A imensa maioria dos atentados terroristas registrados na Europa foi obra de movimentos separatistas, e os trocados de grupos de extrema direita e "não especificados." A situação em relação ao número de pessoas presas relacionadas ao terrorismo muda a figura, já que foram 110 conectados com o islamismo, contra um total de 587. Em boa parte, essa situação tem provavelmente a ver mais com o racismo e bodes expiatórios do que qualquer outra coisa, haja vista a desproporção entre atentados realmente tentados e número de suspeitos presos. Mas vamos lá, vamos fingir que o "islamismo militante" seja mesmo responsável por 110/587 do terrorismo na Europa. Nesse caso, ele seria responsável por apenas o dobro do risco do binômio direita/esquerda (51 suspeitos presos). E ainda muito inferior ao nacionalismo, com 413.

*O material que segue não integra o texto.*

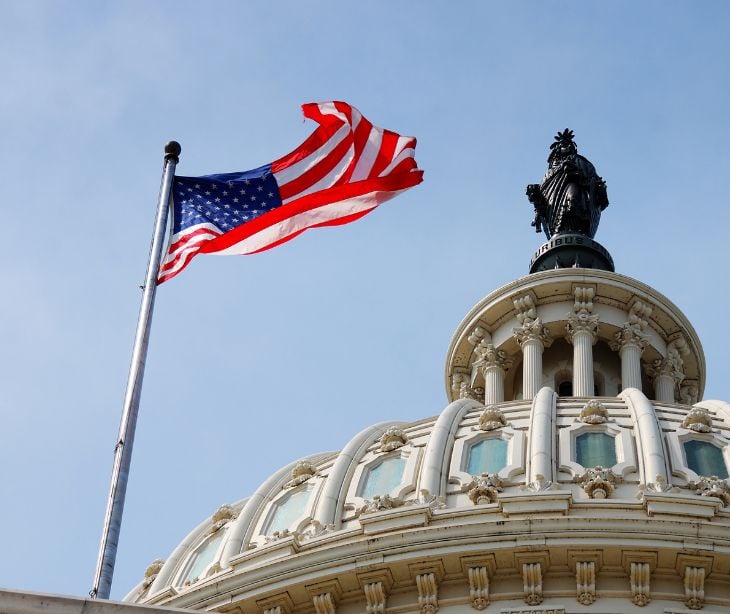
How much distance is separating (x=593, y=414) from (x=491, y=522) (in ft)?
26.2

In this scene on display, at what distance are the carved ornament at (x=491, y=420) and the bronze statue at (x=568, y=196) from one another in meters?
19.4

A numerologia acima emplastra diferentes contextos e reduz todos. Não é séria. Mas a escala do quanto os números da Europol divergem do senso comum aponta para o ridículo desse senso comum. Pode muito bem ser, sem sombra de dúvida, que os países árabes, uma vez libertos dos ditadores cevados pelo Ocidente, sejam dominados por islamistas (dos quais eu, pessoalmente, não gosto nem um pouco); o que não faz nenhum sentido é supor que isso represente algum perigo para o Ocidente. Quanto aos problemas representados pelos islamistas no quesito direitos humanos, acho que o grande filósofo Tiririca, com sua máxima "pior que tá não fica," resume tudo.